The answer is, in a word, conscience. As a habitual pot smoker (read: stoner) in his youth, he realized that under different circumstances, he could have ended up in jail. With his comments yesterday, President Obama displayed some of the idealism that won over voters in 2008. He knows that for some, strict marijuana laws are far more than a matter of inconvenience. Many offenders, from lowly street dealers to major cultivators, are victims of draconian “mandatory minimum” sentences currently in place. Squandering resources on enforcing strict regulations on a drug that President Obama considers no worse than alcohol and cigarettes is cruel and counterproductive.
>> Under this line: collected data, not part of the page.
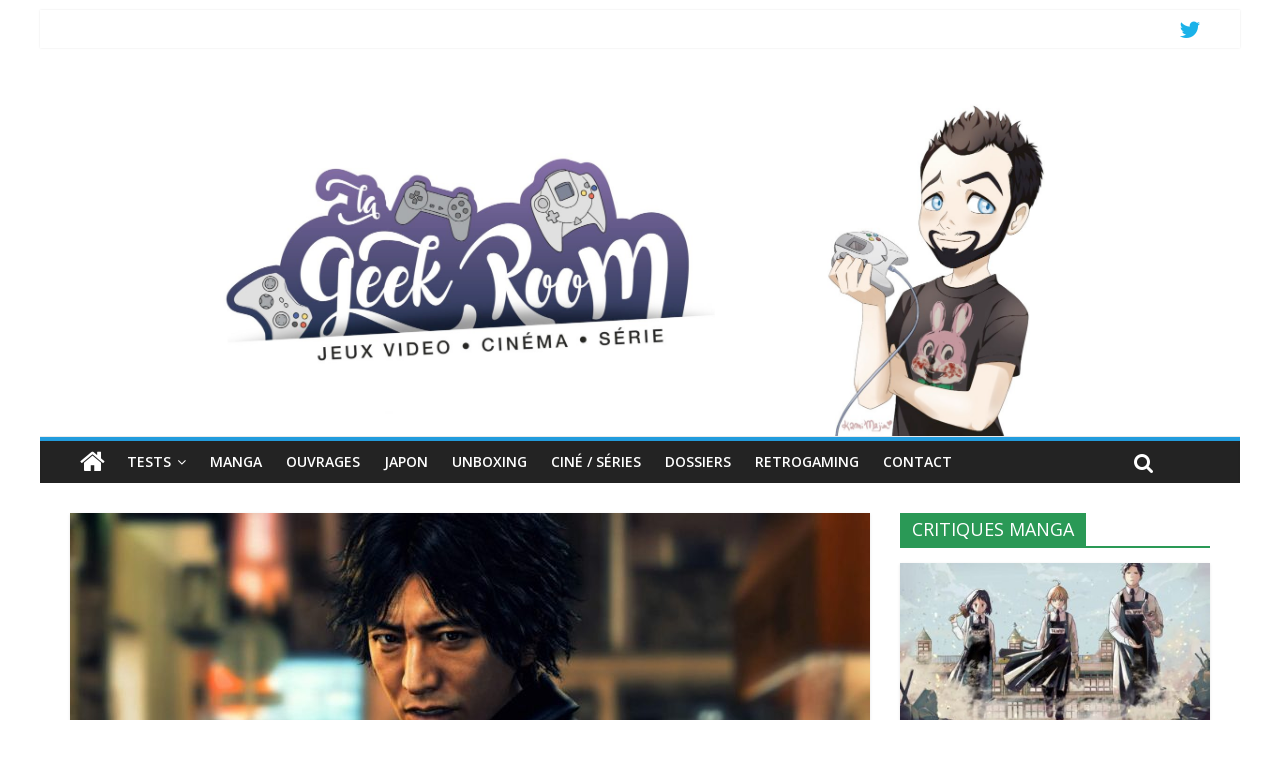

--- FILE ---
content_type: text/plain
request_url: https://www.google-analytics.com/j/collect?v=1&_v=j102&aip=1&a=1960400365&t=pageview&_s=1&dl=https%3A%2F%2Flageekroom.com%2Flost-judgment-la-suite-de-judgment-sera-disponible-le-24-septembre-prochain%2F&ul=en-us%40posix&dt=Lost%20Judgment%2C%20la%20suite%20de%20Judgment%2C%20sera%20disponible%20le%2024%20septembre%20prochain%20!%20-%20Lageekroom&sr=1280x720&vp=1280x720&_u=YEBAAEABAAAAACAAI~&jid=761825898&gjid=1077735731&cid=1723069371.1763355396&tid=UA-96804680-1&_gid=1691709762.1763355396&_r=1&_slc=1&z=2116702156
body_size: -449
content:
2,cG-5VM0WJ3P7S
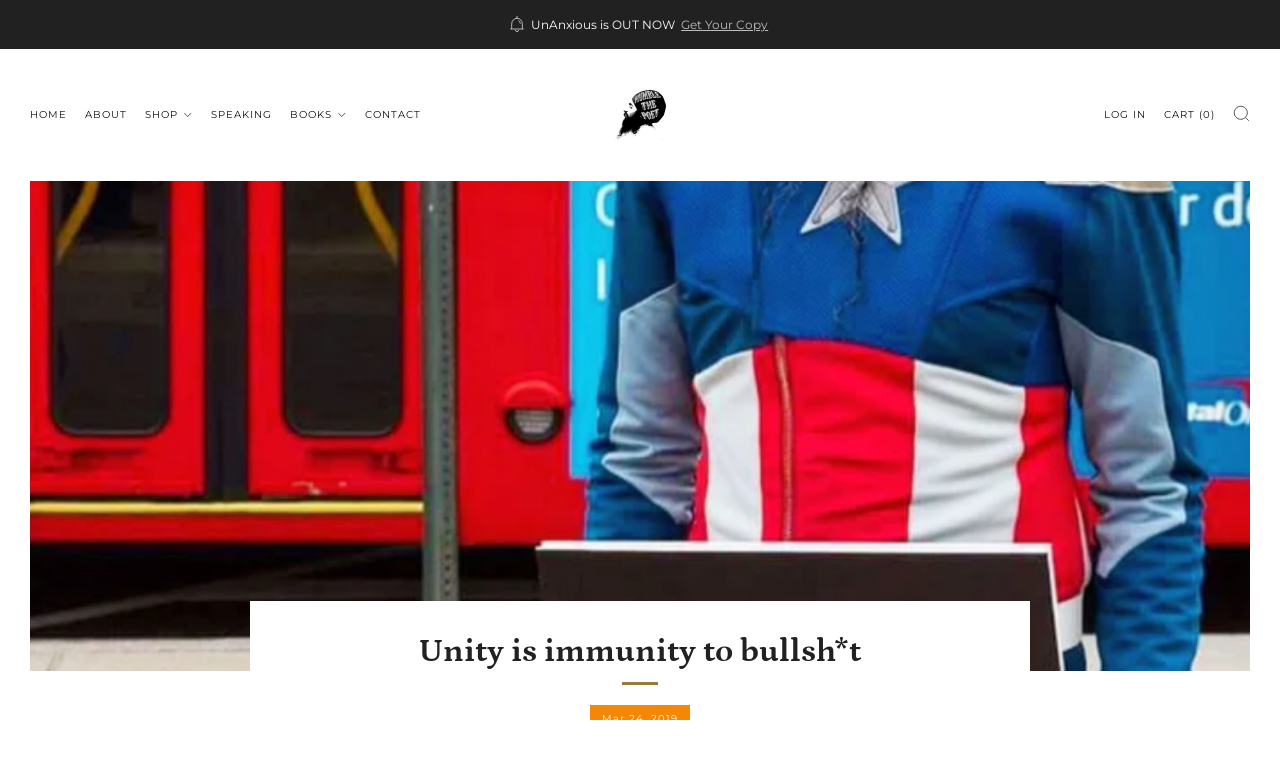

--- FILE ---
content_type: text/javascript
request_url: https://www.humblethepoet.com/cdn/shop/t/9/assets/custom.js?v=152733329445290166911681492258
body_size: -623
content:
//# sourceMappingURL=/cdn/shop/t/9/assets/custom.js.map?v=152733329445290166911681492258
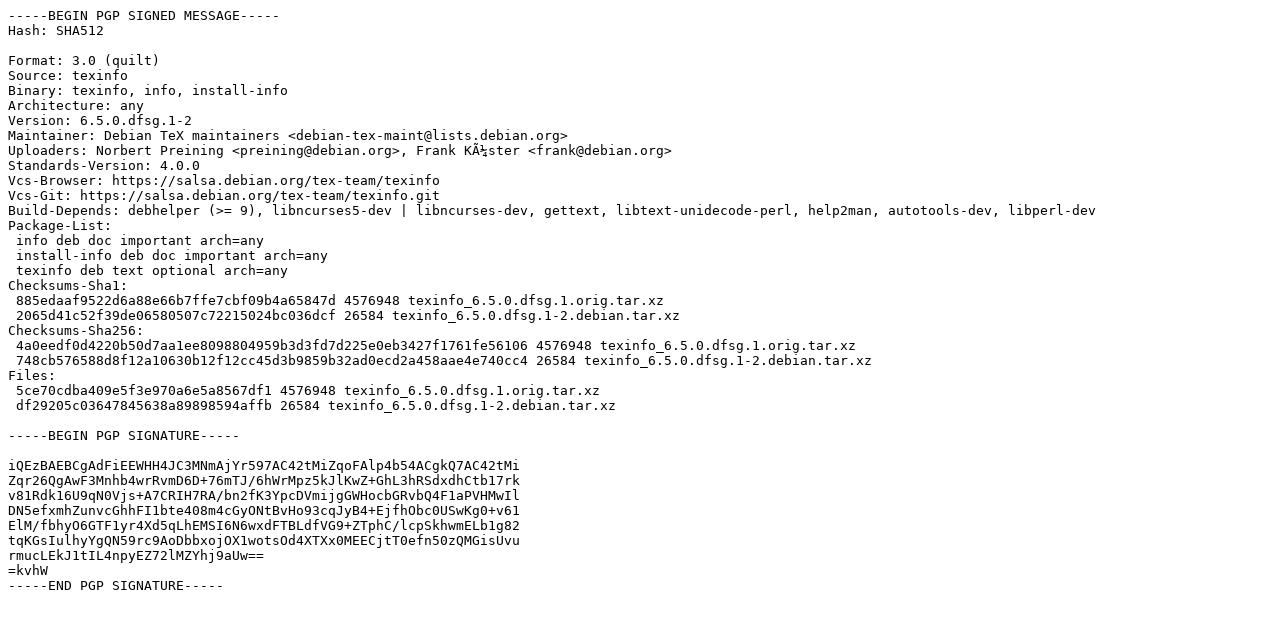

--- FILE ---
content_type: text/prs.lines.tag
request_url: https://ftp.uni-erlangen.de/ubuntu/pool/main/t/texinfo/texinfo_6.5.0.dfsg.1-2.dsc
body_size: 1780
content:
-----BEGIN PGP SIGNED MESSAGE-----
Hash: SHA512

Format: 3.0 (quilt)
Source: texinfo
Binary: texinfo, info, install-info
Architecture: any
Version: 6.5.0.dfsg.1-2
Maintainer: Debian TeX maintainers <debian-tex-maint@lists.debian.org>
Uploaders: Norbert Preining <preining@debian.org>, Frank KÃ¼ster <frank@debian.org>
Standards-Version: 4.0.0
Vcs-Browser: https://salsa.debian.org/tex-team/texinfo
Vcs-Git: https://salsa.debian.org/tex-team/texinfo.git
Build-Depends: debhelper (>= 9), libncurses5-dev | libncurses-dev, gettext, libtext-unidecode-perl, help2man, autotools-dev, libperl-dev
Package-List:
 info deb doc important arch=any
 install-info deb doc important arch=any
 texinfo deb text optional arch=any
Checksums-Sha1:
 885edaaf9522d6a88e66b7ffe7cbf09b4a65847d 4576948 texinfo_6.5.0.dfsg.1.orig.tar.xz
 2065d41c52f39de06580507c72215024bc036dcf 26584 texinfo_6.5.0.dfsg.1-2.debian.tar.xz
Checksums-Sha256:
 4a0eedf0d4220b50d7aa1ee8098804959b3d3fd7d225e0eb3427f1761fe56106 4576948 texinfo_6.5.0.dfsg.1.orig.tar.xz
 748cb576588d8f12a10630b12f12cc45d3b9859b32ad0ecd2a458aae4e740cc4 26584 texinfo_6.5.0.dfsg.1-2.debian.tar.xz
Files:
 5ce70cdba409e5f3e970a6e5a8567df1 4576948 texinfo_6.5.0.dfsg.1.orig.tar.xz
 df29205c03647845638a89898594affb 26584 texinfo_6.5.0.dfsg.1-2.debian.tar.xz

-----BEGIN PGP SIGNATURE-----

iQEzBAEBCgAdFiEEWHH4JC3MNmAjYr597AC42tMiZqoFAlp4b54ACgkQ7AC42tMi
Zqr26QgAwF3Mnhb4wrRvmD6D+76mTJ/6hWrMpz5kJlKwZ+GhL3hRSdxdhCtb17rk
v81Rdk16U9qN0Vjs+A7CRIH7RA/bn2fK3YpcDVmijgGWHocbGRvbQ4F1aPVHMwIl
DN5efxmhZunvcGhhFI1bte408m4cGyONtBvHo93cqJyB4+EjfhObc0USwKg0+v61
ElM/fbhyO6GTF1yr4Xd5qLhEMSI6N6wxdFTBLdfVG9+ZTphC/lcpSkhwmELb1g82
tqKGsIulhyYgQN59rc9AoDbbxojOX1wotsOd4XTXx0MEECjtT0efn50zQMGisUvu
rmucLEkJ1tIL4npyEZ72lMZYhj9aUw==
=kvhW
-----END PGP SIGNATURE-----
Only Barrack Obama knows what’s going in Barack Obama’s head. Still, it seems unlikely that our first black president doesn’t feel some obligation to trim the excesses of a war on drugs that disproportionately harms African Americans. It’s also not unreasonable to conjecture that he sees some of himself in its victims. Under the right circumstances, Obama could have been one of numerous African Americans incarcerated for marijuana offenses. The experience of jumping from the frying pan of jail into the fire of unemployment in a stagnant job market might have turned this alternate reality Barack into a hardened criminal. After all, who would take a chance hiring an ex-con named Barack Obama?
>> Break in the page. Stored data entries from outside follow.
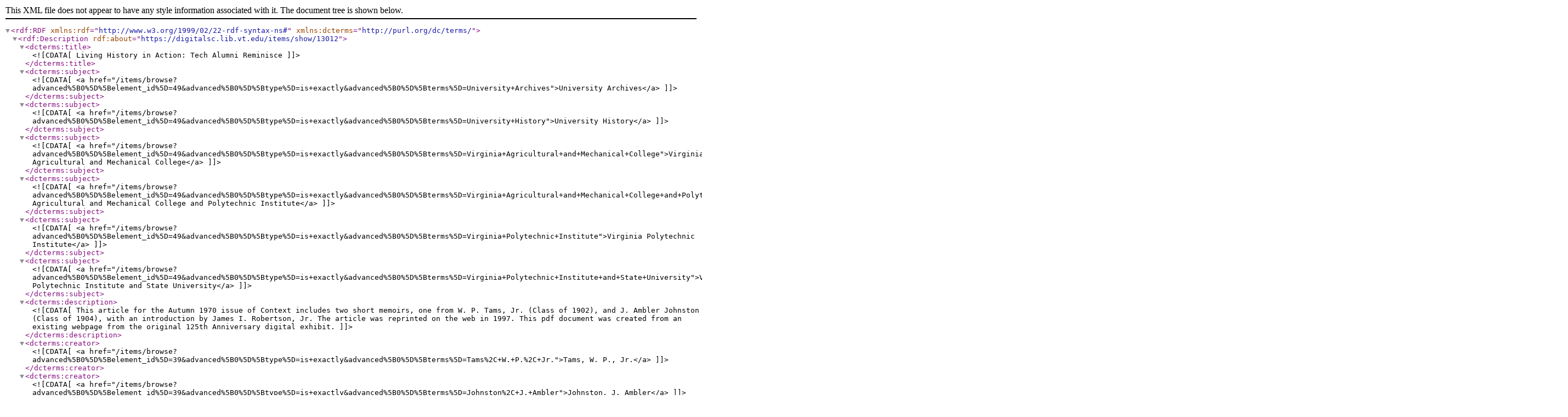

--- FILE ---
content_type: text/xml;charset=UTF-8
request_url: https://digitalsc.lib.vt.edu/items/browse?advanced%5B0%5D%5Belement_id%5D=39&advanced%5B0%5D%5Btype%5D=is+exactly&advanced%5B0%5D%5Bterms%5D=Tams%2C+W.+P.%2C+Jr.&sort_field=added&output=dc-rdf
body_size: 1318
content:
<rdf:RDF xmlns:rdf="http://www.w3.org/1999/02/22-rdf-syntax-ns#" xmlns:dcterms="http://purl.org/dc/terms/">
<rdf:Description rdf:about="https://digitalsc.lib.vt.edu/items/show/13012">
    <dcterms:title><![CDATA[Living History in Action: Tech Alumni Reminisce]]></dcterms:title>
    <dcterms:subject><![CDATA[<a href="/items/browse?advanced%5B0%5D%5Belement_id%5D=49&advanced%5B0%5D%5Btype%5D=is+exactly&advanced%5B0%5D%5Bterms%5D=University+Archives">University Archives</a>]]></dcterms:subject>
    <dcterms:subject><![CDATA[<a href="/items/browse?advanced%5B0%5D%5Belement_id%5D=49&advanced%5B0%5D%5Btype%5D=is+exactly&advanced%5B0%5D%5Bterms%5D=University+History">University History</a>]]></dcterms:subject>
    <dcterms:subject><![CDATA[<a href="/items/browse?advanced%5B0%5D%5Belement_id%5D=49&advanced%5B0%5D%5Btype%5D=is+exactly&advanced%5B0%5D%5Bterms%5D=Virginia+Agricultural+and+Mechanical+College">Virginia Agricultural and Mechanical College</a>]]></dcterms:subject>
    <dcterms:subject><![CDATA[<a href="/items/browse?advanced%5B0%5D%5Belement_id%5D=49&advanced%5B0%5D%5Btype%5D=is+exactly&advanced%5B0%5D%5Bterms%5D=Virginia+Agricultural+and+Mechanical+College+and+Polytechnic+Institute">Virginia Agricultural and Mechanical College and Polytechnic Institute</a>]]></dcterms:subject>
    <dcterms:subject><![CDATA[<a href="/items/browse?advanced%5B0%5D%5Belement_id%5D=49&advanced%5B0%5D%5Btype%5D=is+exactly&advanced%5B0%5D%5Bterms%5D=Virginia+Polytechnic+Institute">Virginia Polytechnic Institute</a>]]></dcterms:subject>
    <dcterms:subject><![CDATA[<a href="/items/browse?advanced%5B0%5D%5Belement_id%5D=49&advanced%5B0%5D%5Btype%5D=is+exactly&advanced%5B0%5D%5Bterms%5D=Virginia+Polytechnic+Institute+and+State+University">Virginia Polytechnic Institute and State University</a>]]></dcterms:subject>
    <dcterms:description><![CDATA[This article for the Autumn 1970 issue of Context includes two short memoirs, one from W. P. Tams, Jr. (Class of 1902), and J. Ambler Johnston (Class of 1904), with an introduction by James I. Robertson, Jr. The article was reprinted on the web in 1997. This pdf document was created from an existing webpage from the original 125th Anniversary digital exhibit. ]]></dcterms:description>
    <dcterms:creator><![CDATA[<a href="/items/browse?advanced%5B0%5D%5Belement_id%5D=39&advanced%5B0%5D%5Btype%5D=is+exactly&advanced%5B0%5D%5Bterms%5D=Tams%2C+W.+P.%2C+Jr.">Tams, W. P., Jr.</a>]]></dcterms:creator>
    <dcterms:creator><![CDATA[<a href="/items/browse?advanced%5B0%5D%5Belement_id%5D=39&advanced%5B0%5D%5Btype%5D=is+exactly&advanced%5B0%5D%5Bterms%5D=Johnston%2C+J.+Ambler">Johnston, J. Ambler</a>]]></dcterms:creator>
    <dcterms:creator><![CDATA[<a href="/items/browse?advanced%5B0%5D%5Belement_id%5D=39&advanced%5B0%5D%5Btype%5D=is+exactly&advanced%5B0%5D%5Bterms%5D=Robertson%2C+James+I.%2C+Jr.">Robertson, James I., Jr.</a>]]></dcterms:creator>
    <dcterms:source><![CDATA[Context, Autumn 1970, vol. 5, no. 1]]></dcterms:source>
    <dcterms:date><![CDATA[<a href="/items/browse?advanced%5B0%5D%5Belement_id%5D=40&advanced%5B0%5D%5Btype%5D=is+exactly&advanced%5B0%5D%5Bterms%5D=1970">1970</a>]]></dcterms:date>
    <dcterms:rights><![CDATA[<a href="/items/browse?advanced%5B0%5D%5Belement_id%5D=47&advanced%5B0%5D%5Btype%5D=is+exactly&advanced%5B0%5D%5Bterms%5D=This+item+is+protected+by+copyright+and%2For+related+rights.+You+are+free+to+use+this+Item+in+any+way+that+is+permitted+by+the+copyright+and+related+rights+legislation+that+applies+to+your+use.+In+addition%2C+no+permission+is+required+from+the+rights-holder%28s%29+for+educational+uses.+For+other+uses%2C+you+need+to+obtain+permission+from+the+rights-holder%28s%29.+%3Ca+href%3D%22https%3A%2F%2Frightsstatements.org%2Fpage%2FInC-EDU%2F1.0%2F%3Flanguage%3Den%22+target%3D%22_blank%22+rel%3D%22noreferrer+noopener%22%3Ehttps%3A%2F%2Frightsstatements.org%2Fpage%2FInC-EDU%2F1.0%2F%3Flanguage%3Den%3C%2Fa%3E">This item is protected by copyright and/or related rights. You are free to use this Item in any way that is permitted by the copyright and related rights legislation that applies to your use. In addition, no permission is required from the rights-holder(s) for educational uses. For other uses, you need to obtain permission from the rights-holder(s). <a href="https://rightsstatements.org/page/InC-EDU/1.0/?language=en" target="_blank" rel="noreferrer noopener">https://rightsstatements.org/page/InC-EDU/1.0/?language=en</a></a>]]></dcterms:rights>
    <dcterms:format><![CDATA[<a href="/items/browse?advanced%5B0%5D%5Belement_id%5D=42&advanced%5B0%5D%5Btype%5D=is+exactly&advanced%5B0%5D%5Bterms%5D=application%2Fpdf">application/pdf</a>]]></dcterms:format>
    <dcterms:language><![CDATA[<a href="/items/browse?advanced%5B0%5D%5Belement_id%5D=44&advanced%5B0%5D%5Btype%5D=is+exactly&advanced%5B0%5D%5Bterms%5D=English">English</a>]]></dcterms:language>
    <dcterms:identifier><![CDATA[LivingHistory_AlumniReminisce_1970]]></dcterms:identifier>
    <dcterms:bibliographicCitation><![CDATA[Tams, W. P., Jr., J. Ambler Johnston, and James I. Robertson, Jr. &quot;Living History in Action: Tech Alumni Reminisce.&quot; Context, Autumn 1970, vol. 5, no. 1]]></dcterms:bibliographicCitation>
    <dcterms:rightsHolder><![CDATA[<a href="/items/browse?advanced%5B0%5D%5Belement_id%5D=125&advanced%5B0%5D%5Btype%5D=is+exactly&advanced%5B0%5D%5Bterms%5D=Virginia+Tech%2C+Blacksburg%2C+Va.">Virginia Tech, Blacksburg, Va.</a>]]></dcterms:rightsHolder>
</rdf:Description></rdf:RDF>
Obama recognizes that nothing costs America more than the wasted potential of its youth. Those without a sense of urgency when it comes to legalization should not lose sight of the fact that marijuana policies are destroying lives every day. With luck, President Obama’s words from the bully pulpit, with the weight of the presidency behind them, will move the needle just a little further in direction of legalization and, by extension, justice.